O jejum intermitente não deve ser confundido com o hábito de saltar refeições, como o de nunca tomar café da manhã. Saltar refeições habitualmente, num padrão constante, provoca ganho de peso, em decorrência de uma redução compensatória na taxa metabólica. Se você saltar refeições, faça isso de uma forma aleatória e imprevisível, para que seu corpo não se ajuste, desacelerando sua taxa metabólica. 
Entre os que não devem praticar o jejum intermitente estão as gestantes, os que estiverem doentes por algum motivo, pessoas com disfunção das suprarrenais ou com hipotireoidismo não corrigido e aquelas que têm diabetes tipo 1. 
Qualquer pessoa com diabetes tipo 2, hipertensão ou outros problemas de saúde que exijam medicação deve analisar com seu médico a possibilidade de interromper temporariamente certos medicamentos, em especial a insulina, medicamentos orais para controlar a glicose no sangue (especificamente a glimepirida, a gliburida e a glipizida) e medicamentos para a hipertensão, durante o período do jejum, principalmente se ele se estender por mais de 24 horas."


Este assunto é pertinente e atua. A descoberta do processo como desencadeia a denominada "autofagia", uma espécie de processo de limpeza e reciclagem das células danificadas, associada a prática do jejum, para se evitar a acumulação de resíduos, levou o prêmio Nobel de Medicina e Fisiologia, este ano, para o japonês Yoshinori Ohsumi, do Instituto de Tecnologia de Tóquio.

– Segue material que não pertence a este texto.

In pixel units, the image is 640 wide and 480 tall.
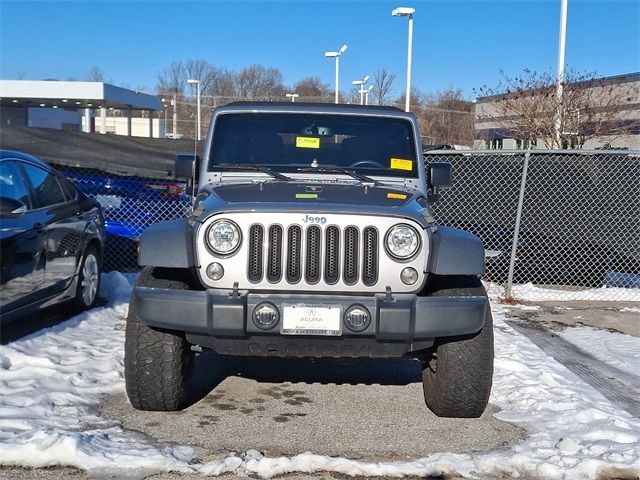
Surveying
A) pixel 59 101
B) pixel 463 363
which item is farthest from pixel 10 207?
pixel 59 101

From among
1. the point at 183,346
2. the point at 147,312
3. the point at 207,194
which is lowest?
the point at 183,346

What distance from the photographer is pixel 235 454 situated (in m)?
4.05

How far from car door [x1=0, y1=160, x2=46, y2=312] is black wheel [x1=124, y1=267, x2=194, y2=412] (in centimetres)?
171

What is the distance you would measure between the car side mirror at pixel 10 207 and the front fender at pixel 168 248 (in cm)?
165

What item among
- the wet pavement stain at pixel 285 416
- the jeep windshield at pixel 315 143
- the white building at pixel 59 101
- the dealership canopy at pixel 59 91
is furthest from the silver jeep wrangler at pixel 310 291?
the dealership canopy at pixel 59 91

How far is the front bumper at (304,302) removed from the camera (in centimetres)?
411

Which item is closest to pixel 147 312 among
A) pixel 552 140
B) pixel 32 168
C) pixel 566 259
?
pixel 32 168

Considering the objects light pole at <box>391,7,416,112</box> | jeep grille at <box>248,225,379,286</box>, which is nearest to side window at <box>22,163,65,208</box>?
jeep grille at <box>248,225,379,286</box>

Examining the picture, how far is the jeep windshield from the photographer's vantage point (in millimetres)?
5516

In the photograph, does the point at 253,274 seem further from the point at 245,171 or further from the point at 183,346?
the point at 245,171

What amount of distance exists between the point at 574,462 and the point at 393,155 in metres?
2.57

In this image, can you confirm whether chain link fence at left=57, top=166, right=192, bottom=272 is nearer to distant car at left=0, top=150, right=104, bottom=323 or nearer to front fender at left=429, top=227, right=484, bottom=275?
distant car at left=0, top=150, right=104, bottom=323

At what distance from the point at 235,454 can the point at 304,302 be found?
907mm

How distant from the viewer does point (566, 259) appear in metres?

Segundo consta do estudo capitaneado pelo agora laureado cientista japonês, se o processo autofágico encontra-se desregulado, disfuncional ou insuficiente, poderia levar a muitas patologias, como obesidade, diabetes, cardiovasculares, intestinais, além das doenças neurodegenerativas como o Alzheimer ou o Parkinson. 



Ou seja, a ausência de autofagia produziria doenças crônicas e degenerativas. O corpo somente lançaria mão deste processo na ausência de comida (restrição calórica e proteica). Ou seja, no jejum, já que a autofagia consistiria na forma como nosso organismo recicla nutrientes e organelas velhas para construir novas estruturas celulares.

O jejum prolongado seria uma das formas de ativação da autofagia que, segundo a descoberta, é um processo biológico básico, já que pode ser encontrado em praticamente todos os organismos e diminui gradativamente conforme o envelhecimento. Além do mais, sua indução estaria associada com o aumento da longevidade.

A própria bíblia diz que alguns demônios - aqui podendo ser entendidos como as próprias enfermidades - não se podem expulsar senão pela oração e pelo jejum (Marcos 9:29). 

A vida é uma constante busca do equilíbrio. Comer e jejuar. Exercitar e descansar. Trabalho e lazer. Dormir e acordar. Devemos sempre nos informar para buscar as melhores soluções nutricionais em prol da nossa saúde e a qualidade de vida.